Le tribunal judiciaire de Paris, statuant par défaut le 13 octobre 2025, examine une demande en paiement de factures impayées. La société débitrice, bien que régulièrement assignée, ne comparaît pas. Le juge retient le bien-fondé de la créance principale et accorde des pénalités de retard triples du taux légal. Il rejette une demande de dommages-intérêts distincts mais alloue une indemnité sur le fondement de l’article 700 du code de procédure civile.
La sanction du défaut de comparution et l’admission de la créance
La présomption défavorable tirée de l’absence de comparution. Le juge tire les conséquences de l’absence de la partie défenderesse à l’audience. Il estime que cette attitude laisse présumer l’absence d’éléments à opposer à la demande. Cette présomption facilite l’établissement du bien-fondé de la créance au vu des seules pièces produites par le demandeur. La décision rappelle ainsi l’importance du contradictoire dans la procédure civile. L’absence volontaire expose à une appréciation défavorable des prétentions adverses.
La consécration d’une clause pénale forfaitaire par triple du taux légal. Le tribunal valide expressément l’application de pénalités de retard « correspondant à 3 fois le taux d’intérêt légal ». Cette clause, mentionnée sur les factures, est jugée applicable en vertu des articles 1103 et 1231-1 du code civil.

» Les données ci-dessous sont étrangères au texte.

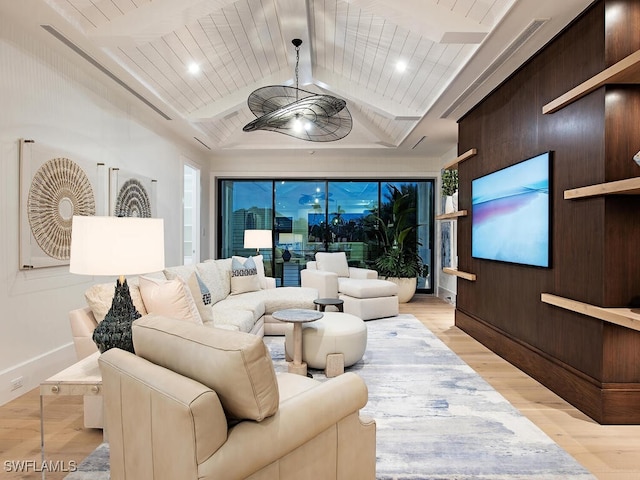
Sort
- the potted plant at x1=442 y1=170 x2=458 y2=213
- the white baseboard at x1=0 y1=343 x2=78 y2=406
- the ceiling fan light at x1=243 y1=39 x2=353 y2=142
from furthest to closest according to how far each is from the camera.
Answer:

Une jurisprudence antérieure a déjà admis un tel mécanisme. « Le tribunal relève que la mention portant sur les intérêts de retard pour défaut de paiement dans les délais impartis d’un montant équivalant à trois fois le taux d’intérêt légal en vigueur figure sur chaque facture » (Cour d’appel de Versailles, le 26 novembre 2024, n°23/02168). La décision confirme donc la licéité de cette clause dans les relations commerciales.
La distinction entre préjudice de retard et préjudice distinct
Le rejet de dommages-intérêts complémentaires pour absence de preuve spécifique. Le juge écarte la demande de réparation d’un préjudice distinct de celui résultant du simple retard. Bien qu’un préjudice soit évoqué du fait de l’attitude du débiteur, il n’est pas jugé suffisamment caractérisé. La décision opère une séparation nette entre l’indemnisation forfaitaire par les pénalités de retard et une réparation supplémentaire. Ce refus souligne l’exigence d’un préjudice certain et spécifique pour obtenir des dommages-intérêts autonomes. La clause pénale couvre ainsi l’intégralité du préjudice lié au retard de paiement.
L’octroi d’une indemnité procédurale pour compenser les frais irrépétibles. Le tribunal alloue une somme au titre de l’article 700 du code de procédure civile. Il estime inéquitable de laisser intégralement à la charge du créancier les frais exposés pour recouvrer sa créance. Cette indemnité vise à compenser les frais non compris dans les dépens, tels que les honoraires d’avocat. Son attribution, distincte des dommages-intérêts, relève du pouvoir souverain d’appréciation des juges. Elle constitue une mesure d’équité visant à rééquilibrer les charges procédurales entre les parties.